Among those which joined PJM were American Electric Power and DPL, utilities to the south of FirstEnergy. After the FirstEnergy lines began to shut down, so did several of American Electric's.

But electronic signals about American Electric and DPL lines go to PJM's two command centers in Pennsylvania, not to the Midwest I.S.O., whose terrain was being indirectly affected.

In interviews, PJM officials said they knew of the line failures in their region, but not most of FirstEnergy's troubles. The Midwest I.S.O. has said that it, in turn, did not know of most of the failures in PJM territory.

"It is fairly clear from the transcript nobody was aware of the exact nature of the problem or the extent," said Michael J. Kormos, vice president for operations at PJM.

PJM and the Midwest I.S.O. have long acknowledged needing to share more information. Even before the blackout, they developed a plan to begin doing so.

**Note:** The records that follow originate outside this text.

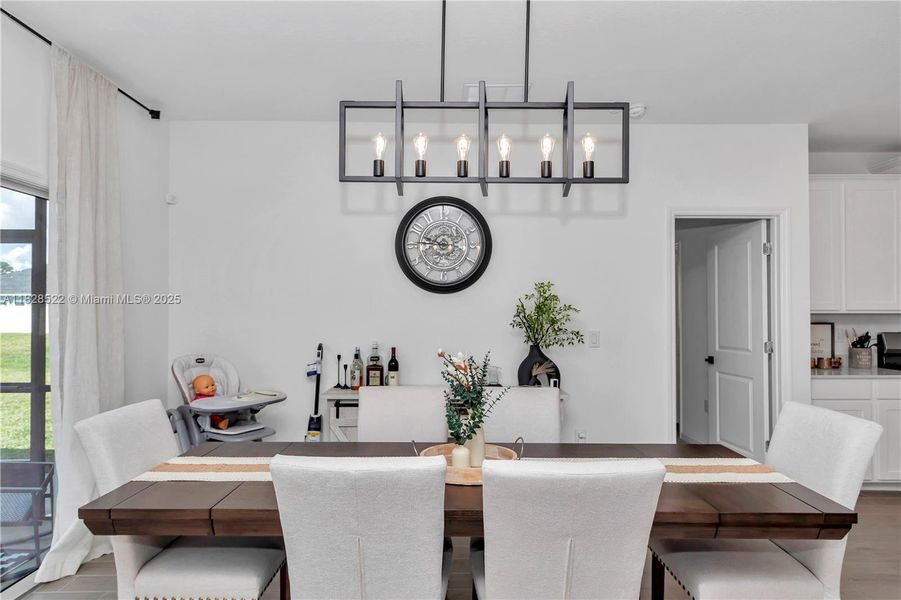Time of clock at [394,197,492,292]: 9:45
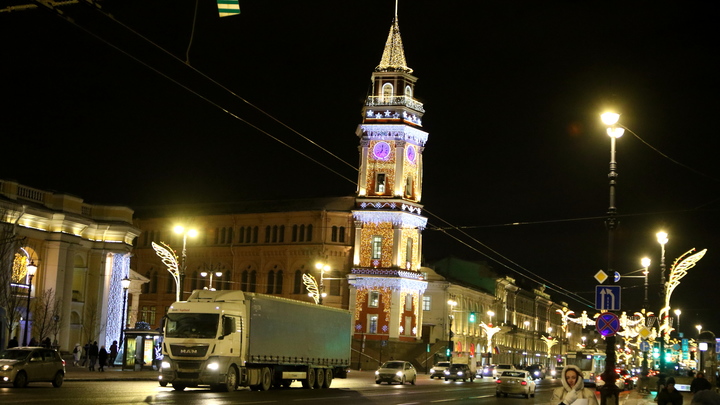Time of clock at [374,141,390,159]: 7:00
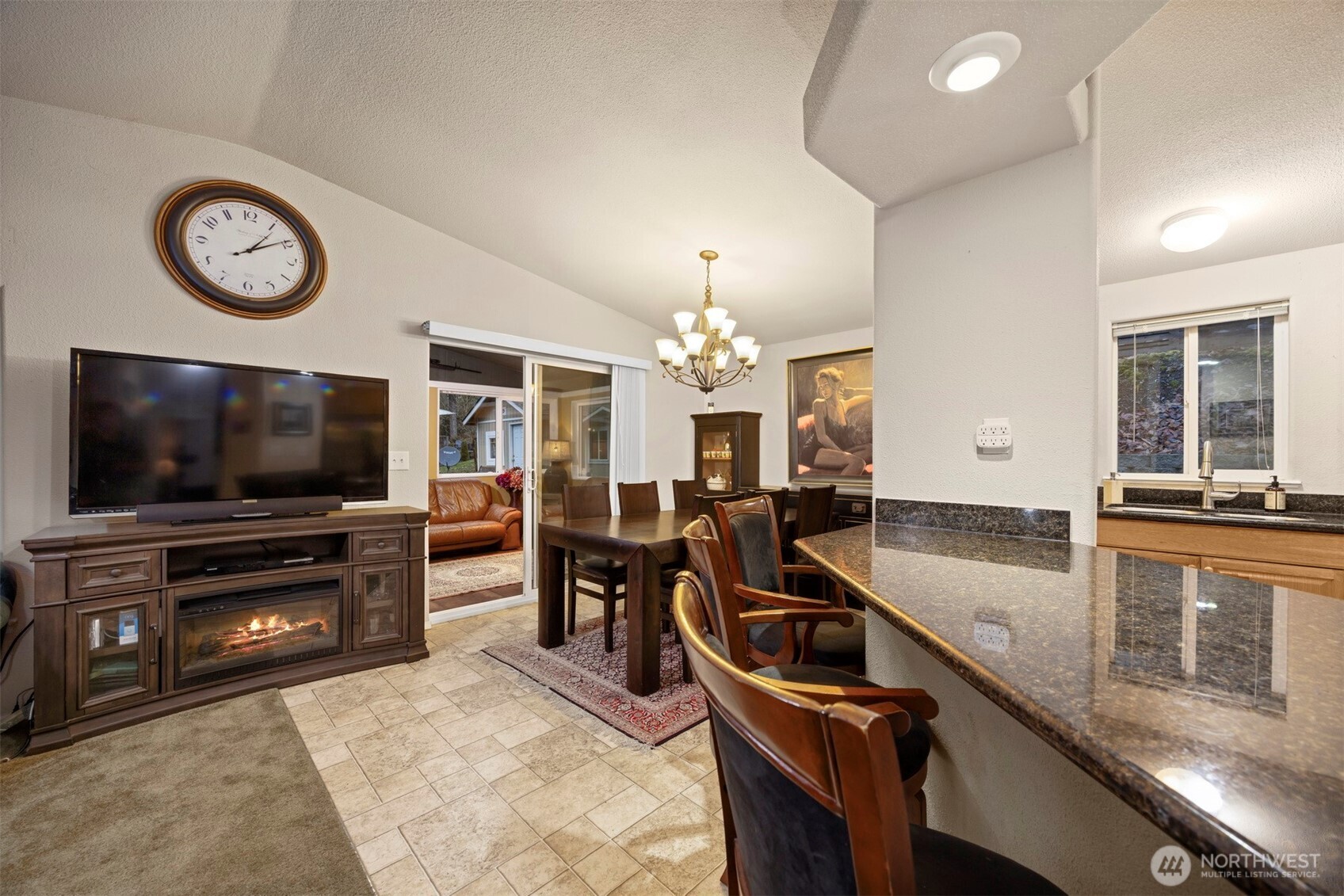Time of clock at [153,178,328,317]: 1:09
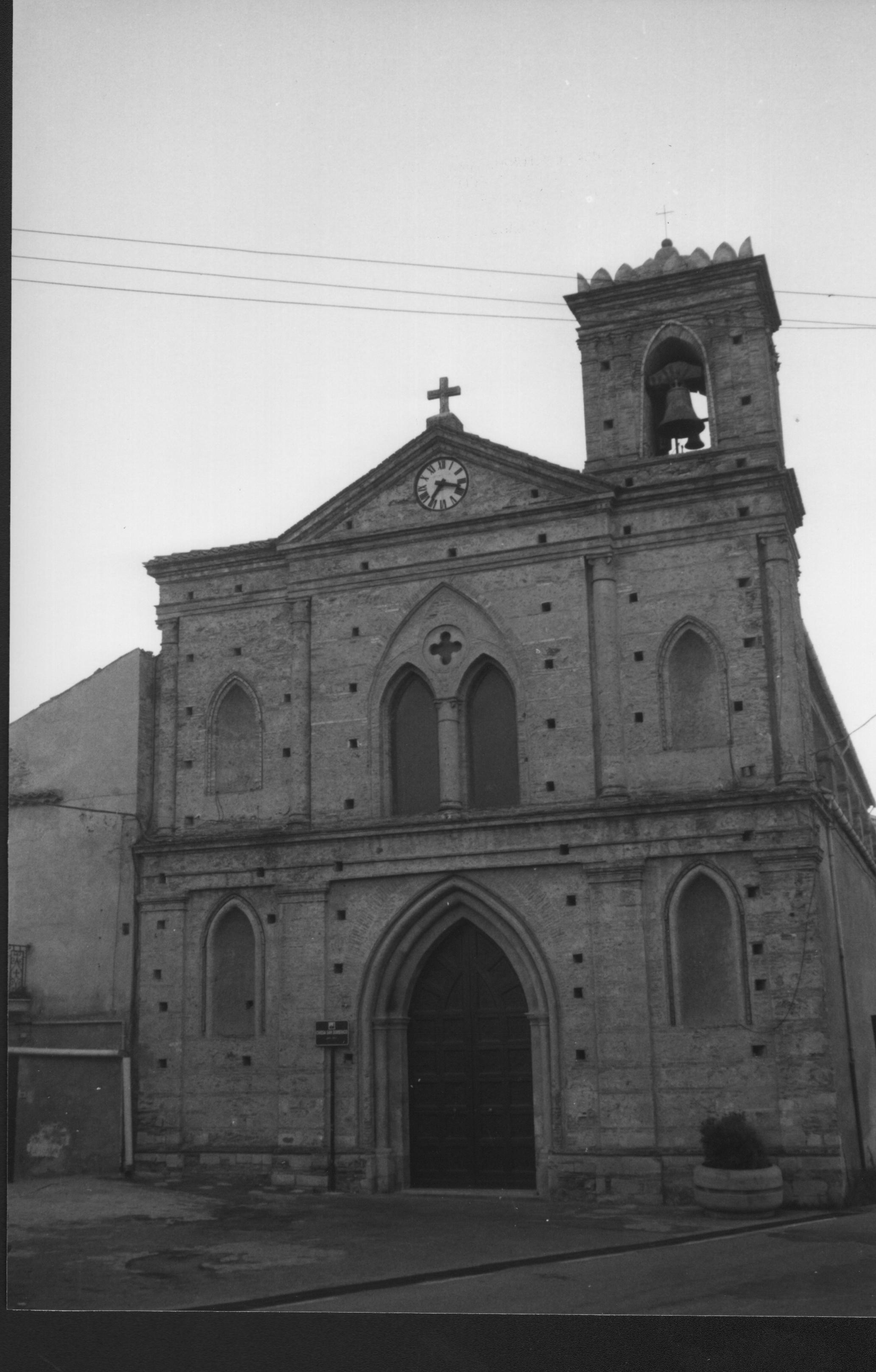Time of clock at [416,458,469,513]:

Had the I.S.O. a full appreciation of what was going on, and the authority to order power companies to make quick adjustments, it might have been able to take corrective action, according to some experts who have studied the blackout.

"It appears that the system was slowly slipping into the oblivion during the two hours before the blackout," said Mani V. Venkatasubramanian an associate professor of electrical engineering and computer science at Washington State University. "It may be that they were blinded by the lack of available data."

Executives at the International Transmission Company, a Michigan-based distributor of electricity overseen by the Midwest I.S.O., said they were prepared to take steps to stabilize the grid but had no inkling of the unfolding trouble.

Richard Schultz, vice president for engineering and planning at International Transmission, said that even with limited information, the I.S.O.'s are responsible for reacting to problems. "The buck stops with the security coordinator and there are two security coordinators at issue here on that day," he said.

A System Overwhelmed

The transcripts show how handicapped those coordinators were.

At 3:57, some 13 minutes before the blackout, FirstEnergy officials told the Midwest I.S.O. that they feared the situation was about to become critical. Problems were such that the Perry nuclear plant near Cleveland might automatically shut down, depriving the region of an enormous power supply.

"Perry 1 is claiming that they may be coming off," said Jerry Snickey of FirstEnergy. "They can't hold it."

Even then, the I.S.O., hunting fruitlessly for data, took no action. "I can't get a big picture of what's going on," Mr. Hunter said. "Strange things are happening all at the same time."

By 4:05, two more 138,000-volt lines had failed, but the Midwest I.S.O. says that its controllers did not know.

At 4:06, yet another 345,000-volt FirstEnergy line tripped, and Akron and surrounding areas lost power, opening the first stage of the blackout. But Midwest I.S.O. and FirstEnergy officials were conferring by phone about failures from more than half an hour earlier, unaware that the collapse had begun.

At 4:08:58 and 4:09:06, the last two 345,000-volt lines carrying power from American Electric to FirstEnergy failed, effectively cutting off northern Ohio from power supplies to the south.

When that happened, northern Ohio made a sudden, massive pull on power supplies in Michigan, raising demand by more than 2,000 megawatts in 10 seconds, far more than Michigan could supply on short notice.

Michigan pulled hard on Ontario. Ontario pulled hard on New York.

Within two minutes, the power was out from Montauk to Lansing, Mich.